攻撃は、いきなりエクスプロイトのコードが飛んでくるところから始まるわけではありません。多くの標的型攻撃は、その手前で攻撃者が標的を観察し、どんなドメインや公開サーバを持ち、どんな技術を使い、どの担当者がいるのかを地道に調べる「偵察」から始まります。この段階の大部分は、公開情報を集めて分析するOSINT(Open Source Intelligence)で成り立っており、標的のネットワークに触れずに進むため、防御側のログには痕跡が残りにくいという厄介な性質があります。

裏を返すと、攻撃者が偵察で見つけられる情報は、自組織が自分で先に確認できる情報でもあります。忘れられたサブドメイン、退役したはずのサーバ、設定ミスで公開されたファイル、退職者のアカウントが残るSaaS。こうした「自分でも把握しきれていない露出」こそが、攻撃者にとっての入口になります。攻撃者目線で自組織を眺め、攻撃面(アタックサーフェス)を先に潰すことが、偵察を理解する実務上の目的です。

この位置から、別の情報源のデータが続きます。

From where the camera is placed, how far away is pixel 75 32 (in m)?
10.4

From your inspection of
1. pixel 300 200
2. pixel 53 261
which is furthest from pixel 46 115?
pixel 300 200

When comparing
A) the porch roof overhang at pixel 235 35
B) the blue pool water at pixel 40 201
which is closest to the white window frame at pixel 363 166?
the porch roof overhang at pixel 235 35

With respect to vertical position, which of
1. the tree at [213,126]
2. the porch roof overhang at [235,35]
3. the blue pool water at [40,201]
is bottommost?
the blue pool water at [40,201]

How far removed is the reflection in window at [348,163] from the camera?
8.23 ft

この記事では、偵察とOSINTの原理を能動・受動の区別から噛み砕き、攻撃者がどの順序で何を見るのか、それを自組織の露出確認にどう転用するのか、そして必ず守るべき法的・倫理的な前提までを実務目線で整理します。攻撃手法に触れますが、目的はあくまで防御であり、検証は自分が管理する資産か許可された対象に限る前提で読み進めてください。

早見表: 偵察に関する基本用語

議論を始める前に用語を整理します。「OSINT」「偵察」「アタックサーフェス」は重なりつつも指す範囲が違い、混同すると対策の話がかみ合いません。

用語英語意味補足
偵察Reconnaissance攻撃に先立ち標的の情報を集める段階全般受動・能動の両方を含む
OSINTOpen Source Intelligence公開情報を収集・分析して得る情報偵察の中核だが防御側の調査にも使う中立な技法
受動偵察Passive Recon標的に直接接触せず公開情報から調べるDNS記録、証明書ログ、検索エンジン等
能動偵察Active Recon標的のシステムに直接接触して調べるポートスキャン、サービス応答の確認等
アタックサーフェスAttack Surface外部から到達・攻撃しうる資産や入口の総体公開IP、ドメイン、サービス、認証画面など
ASMAttack Surface Management攻撃面を継続的に発見・評価・管理する取り組み露出確認を一度きりでなく回し続ける考え方

ここで最も誤解されやすいのが、OSINT=攻撃という見方です。OSINTは公開情報を扱う中立な技法であり、防御側が自組織の露出を点検するときも、ジャーナリストが事実確認するときも同じ手法を使います。重要なのは手法そのものより、「誰の何を、どの手段で調べるか」です。自組織の公開DNSを引くのと、他社のサーバへポートスキャンをかけるのは、技術的には地続きでも、法的・倫理的にはまったく別物だという点を最初に押さえてください。

受動偵察と能動偵察はどこで線が引かれるか

偵察を理解する最初の分岐点は、標的のシステムに「触れるかどうか」です。

受動偵察は、標的のインフラに直接パケットを送らずに情報を集めます。たとえばDNSの公開レコードを引く、TLS証明書の発行記録を調べる、検索エンジンのインデックスを使う、求人情報から使用技術を推測する、といった行為です。これらは第三者が運用する公開データベースや、標的が自ら公開している情報を見ているだけなので、標的のログには現れません。攻撃者にとっては「気づかれずに下調べできる」点が魅力であり、防御側にとっては「攻撃者が触れる前に同じ情報を確認できる」点が価値になります。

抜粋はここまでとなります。